Редко кому из людей, пускай даже на старости лет, удается понять, в чем смысл их жизни, для чего они рождены на свет. Самые нетерпеливые — из тех, кто жалеет часы на размышления — суетятся, спешат исполнить свою миссию, и лишь под занавес, сломленные трудами, разочарованные провалами, осознают, что им было предначертано совсем, совсем иное. Но уже нет сил на исправление житейской ошибки, а время вычерпано до дна… Да есть ли истина горше?

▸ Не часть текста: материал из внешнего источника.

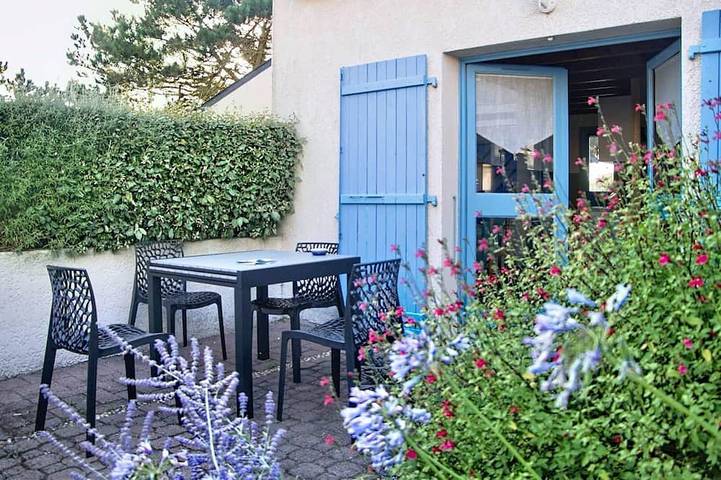 Location de vacances pour 4 personnes, avec jardin dans Plage Kerminihy
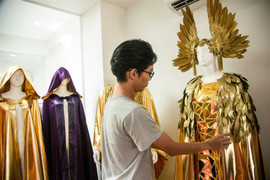 Trang phục cho show nghệ thuật Vũ Hội Ánh Dương được làm cầu kỳ ra sao?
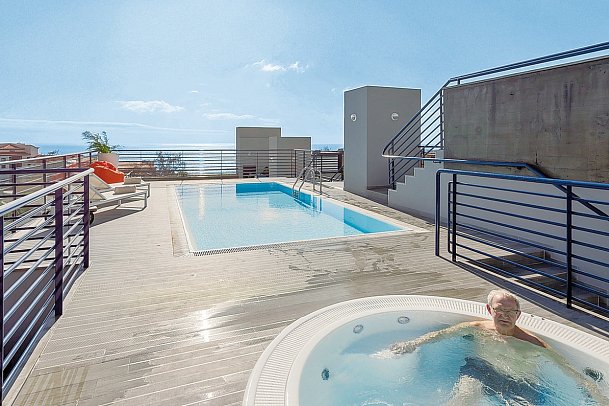 Terrace Mar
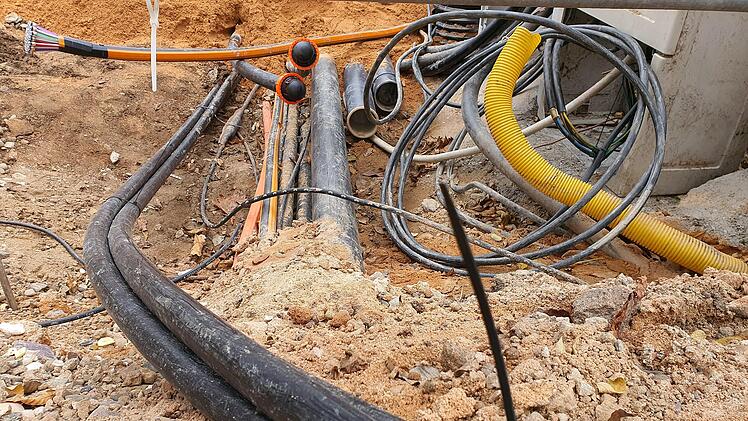 Weil die Ver- und Entsorgungsleitungen auf Privatgrund liegen, lehnt die Gemeinde ein Bauvorhaben ab.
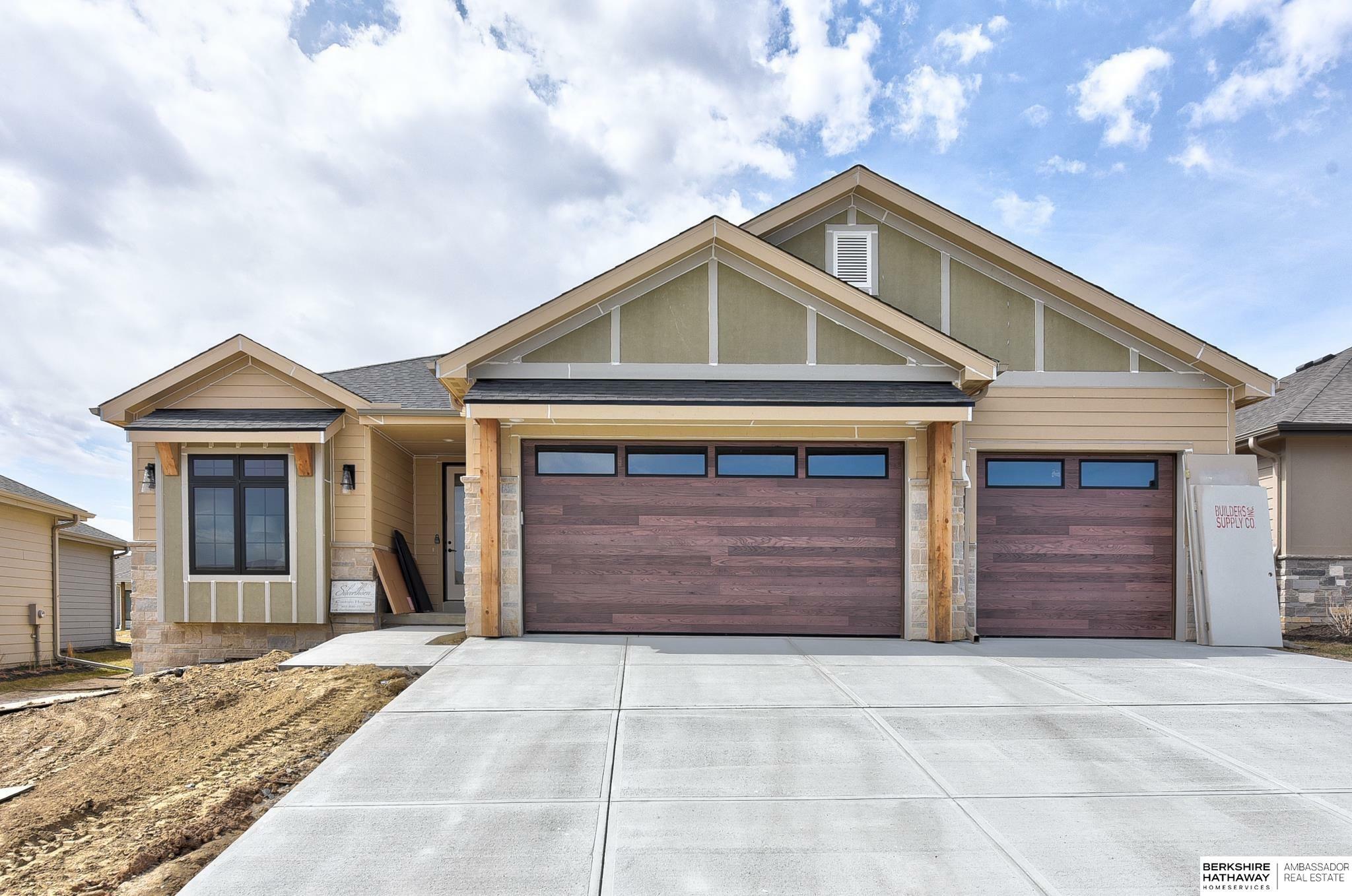Property Photo: 2212 N 182nd Avenue NE 68022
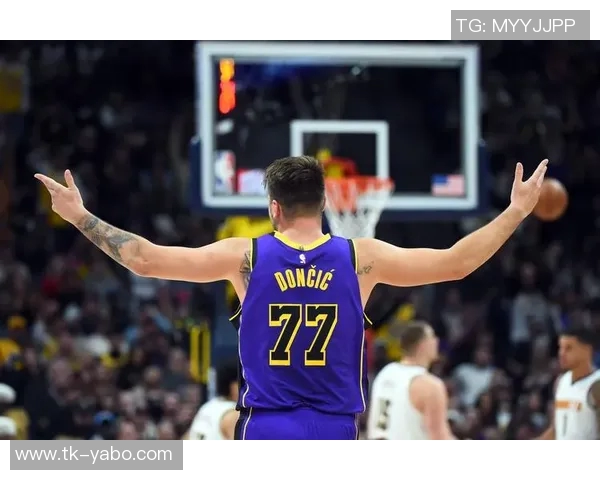 东契奇轻松战胜雷迪克玩匹克球引发笑声让他气坏了真是太有趣了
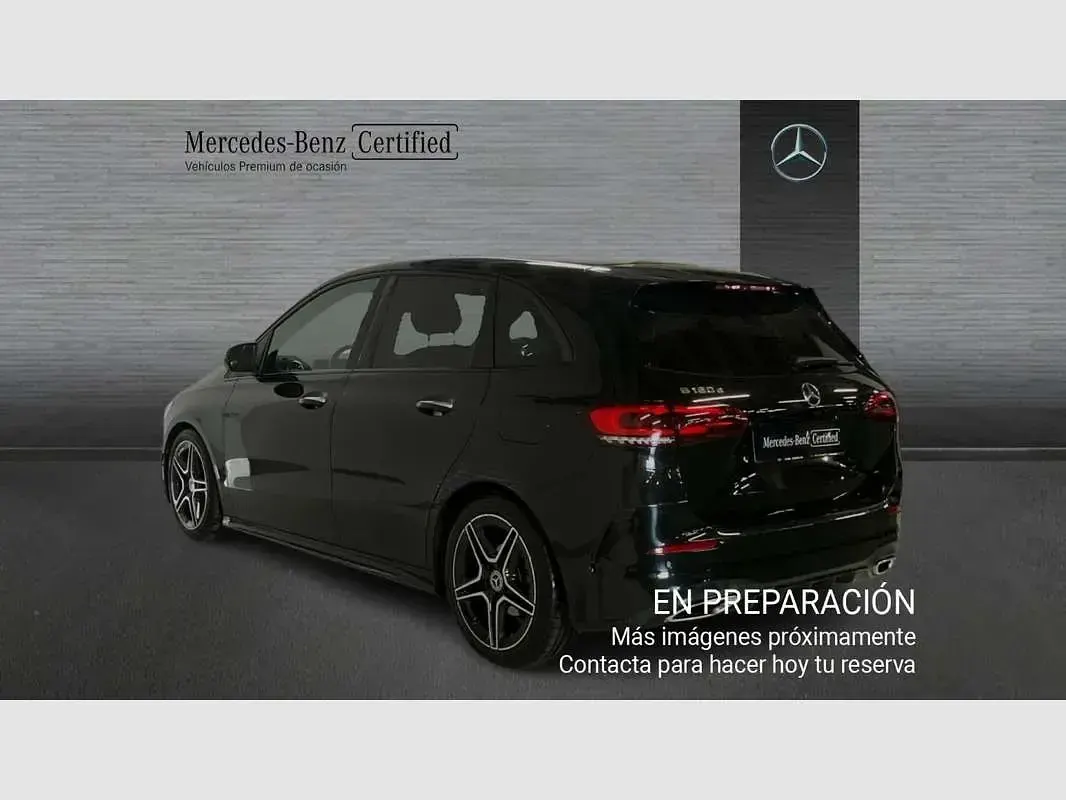Usado Mercedes B180 116 CV (85 kW) 2022 Negro Utilitario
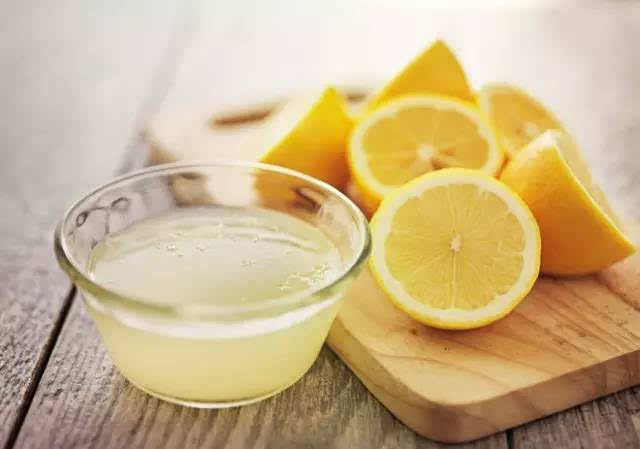 柠檬加蜂蜜可以祛斑吗（柠檬蜂祛斑方法及使用方法）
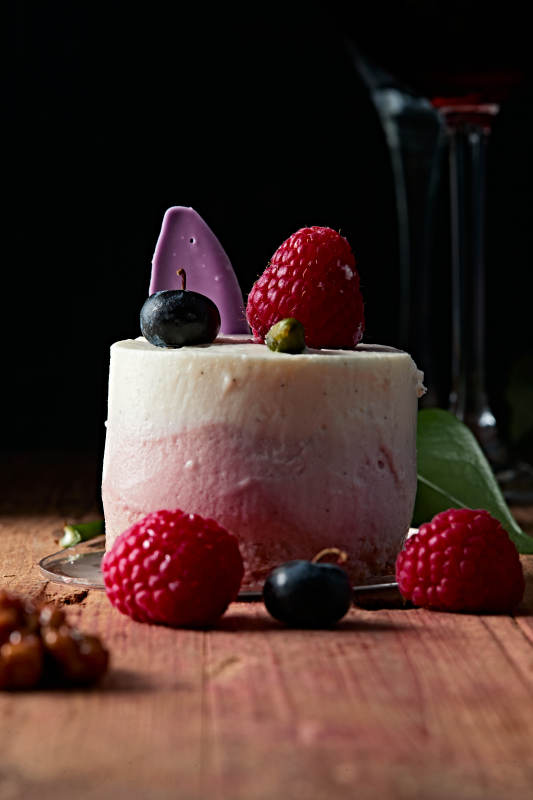 蓝莓草莓鲜奶慕斯香芋蛋糕图片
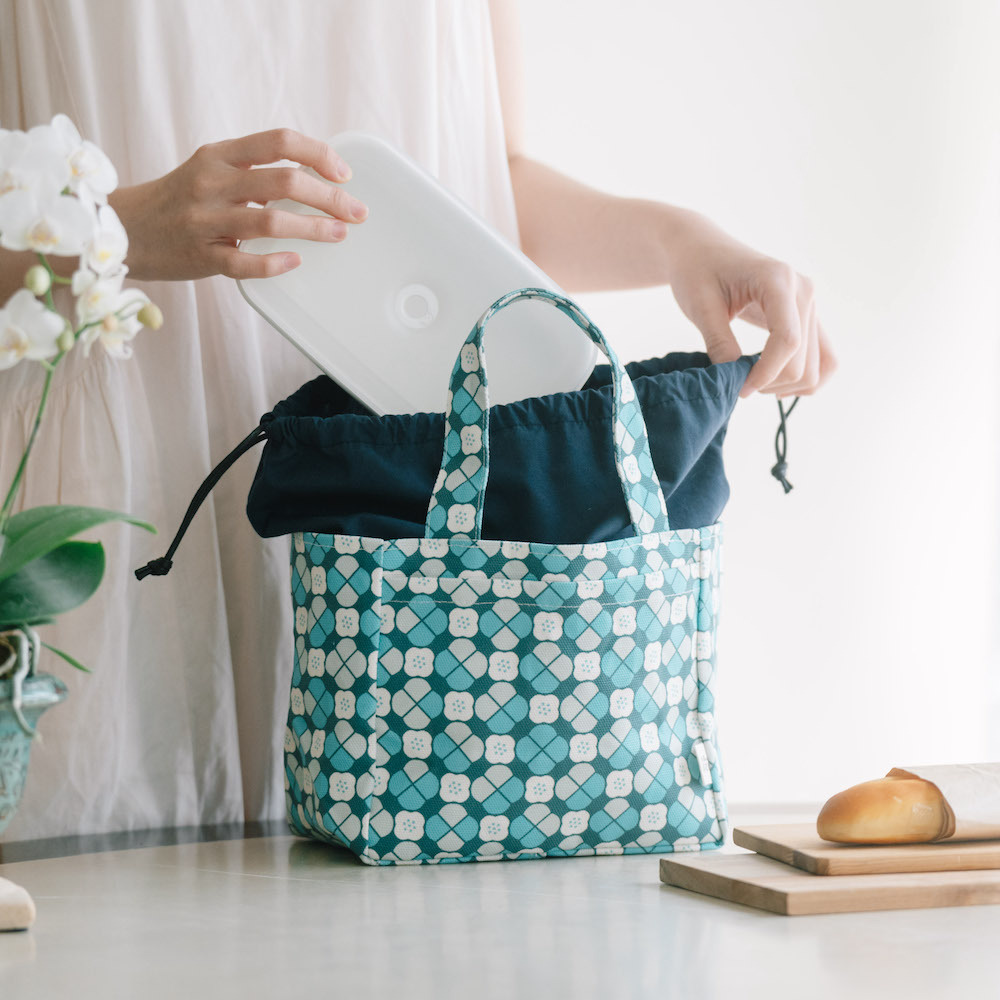 Drawstring Tote Bag/Old Ceramic Tile No.10/Green Bathhouse
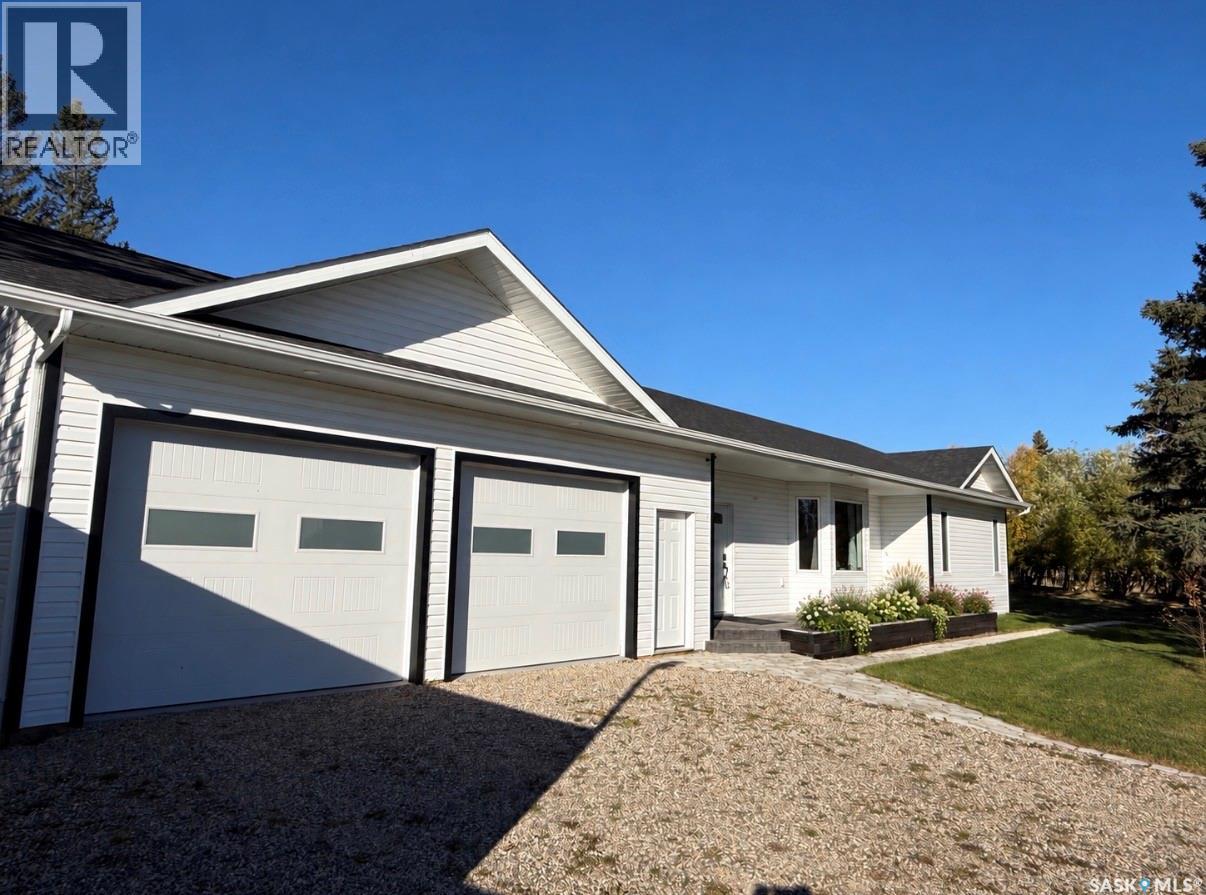 108 Central AVENUE, Love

А вот ему повезло, именно повезло — нашелся человек, который вывел его из замкнутого круга буден…

Почерневшая дубовая дверь мягко повернулась на позеленевших петлях, и порог переступил Эндрю Брюс, граф-маршал Шотландии.

«Ecce homo!»

С достоинством поклонившись, граф-маршал произнес с непередаваемо серьезной почтительностью:

— Карета подана, ваше величество. Можно начинать.

— Да, Эндрю… — голос короля дрогнул. — Спасибо, и… Надеюсь, ты понимаешь, что Лондон только и ждал сегодняшнего утра? То, что для шотландцев и ирландцев — праздник, для англичан — «казус белли»…

— Мы готовы, ваше величество, — твердо ответил Брюс. — Пускай Лондон развязывает войну. Пускай своими собственными руками англичане прольют кровь шотландцев, сплотят и закалят их дух!

Артур замедленно кивнул.

— Я готов, — выдохнул он.

* * *

Золоченая карета, запряженная шестеркой лошадей, миновала эспланаду у стен Эдинбургского замка и неторопливо покатила вниз — по недлинной Каслхилл, мимо музея шотландского виски, мимо самой высокой в городе башни церкви Святого Джона, чей темный камень мерещился очень древним, а это всего лишь свойство местного песчаника, уж очень здорово тот впитывает смог.